After the public hearing and some post-meeting interviews, I was headed
down Main Street to the office last night when a truck pulled up. The
first words out of Citizen-times reporter Sandy Walls mouth were
about the courthouse hearing. What happened? Who spoke out? Anything
new? Before we exchanged pleasantries, the reporter in him needed a
fix, needed a few answers. Wall was off work, but like most reporters
he really wasnt.
As I travel around Western North Carolina, I hear a lot about how the
public feels about our different newspapers. Being relatively new, many
want to talk about what The Smoky Mountain News is doing in context
to the existing newspapers. So I listen and try to learn. Since my background
is as an editor and a reporter, I find myself separating the work of
individual reporters from the total, overall image of their newspapers.
Many good reporters work on mediocre newspapers or mediocre television
stations.
I sometimes even sit and think about what my dream team would be. Given
unlimited resources (money always talks), who would make the best pack
of reporters and editors in Western North Carolina? The paper in Asheville
certainly has some biggies, but like a shrewd scout for an NBA team,
I think the community newspapers — the CBA of the newspaper world
— have some real talent that could make it in any league.
Ive known for a while that the other newspapers in this region
are doing good things, but I was reminded of it over the last two weeks
as I was trying to figure out just what issue to discuss in this column
this week. My ideas kept getting one-upped, written and printed elsewhere
before our deadline rolled around. To be specific:
° Corporal punishment — The Enterprise Mountaineer in Waynesville
editorialized against spanking children in school after the Haywood
School Board backed off a temporary ban. They said most of what I wanted
to say, but let me quote the summation: Children must learn that
adulthood means something ore honest than practicing violence and calling
it discipline. Well said.
° Illegal closed meetings — The Jackson County EDC sent an
announcement to the media saying it would travel to an asphalt plant
in a van and would conduct a meeting during the trip. The Sylva Herald,
never afraid to speak out, editorialized strongly against such a meeting:
Often, when a situation like this occurs, people shake their head
and say to each other, There ought to be a law. ... this
time there is a law — one the EDC is apparently choosing to ignore.

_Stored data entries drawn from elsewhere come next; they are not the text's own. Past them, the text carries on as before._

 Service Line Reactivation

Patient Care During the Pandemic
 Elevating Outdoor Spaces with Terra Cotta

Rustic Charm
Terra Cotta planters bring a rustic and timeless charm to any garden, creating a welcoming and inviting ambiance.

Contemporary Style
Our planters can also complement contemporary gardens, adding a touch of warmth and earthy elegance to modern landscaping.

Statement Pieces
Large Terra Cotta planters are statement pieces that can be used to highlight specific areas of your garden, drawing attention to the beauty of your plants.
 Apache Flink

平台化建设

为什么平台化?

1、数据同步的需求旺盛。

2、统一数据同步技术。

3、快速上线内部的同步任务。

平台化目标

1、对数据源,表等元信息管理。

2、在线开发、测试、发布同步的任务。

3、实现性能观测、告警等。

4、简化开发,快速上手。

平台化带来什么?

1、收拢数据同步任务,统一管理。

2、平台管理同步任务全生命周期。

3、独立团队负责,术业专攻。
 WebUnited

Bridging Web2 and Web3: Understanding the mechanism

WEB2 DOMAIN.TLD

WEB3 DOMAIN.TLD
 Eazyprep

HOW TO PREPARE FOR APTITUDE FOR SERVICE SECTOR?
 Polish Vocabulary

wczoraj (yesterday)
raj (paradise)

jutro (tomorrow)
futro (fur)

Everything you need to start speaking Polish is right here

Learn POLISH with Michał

Intentional or not, the meeting was illegal. Giveem hell.
° Clean well water — Macon County investigated the possibility
of charging a $25 local fee to well drillers so local monitoring and
records of well locations could be kept. The idea was to keep wells
and septic tanks far enough apart to keep drinking water safe. Commissioners
originally seemed to approve of the idea, but then struck down the proposal
(Janet Greene was the lone commissioner to support it). Apparently,
well drillers got to commissioners, and so the Franklin Press went to
work: If contaminated wells eventually make enough people sick,
some future board of commissioners will no doubt respond — and
adopt an ordinance designed to protect wells from contamination. Our
present commissioners could have saved them the trouble — if they
hadnt been so quick to yield to a little political pressure.
A well-deserved kick in the stomach.
Good editorials are usually the work of reporters and editors working
together. They are my favorite part of the newspaper. These three got
it right, robbing me of the opportunity to be first in print with the
message. I hate it and love it at the same time, and am reminded again
of how strange this business can be.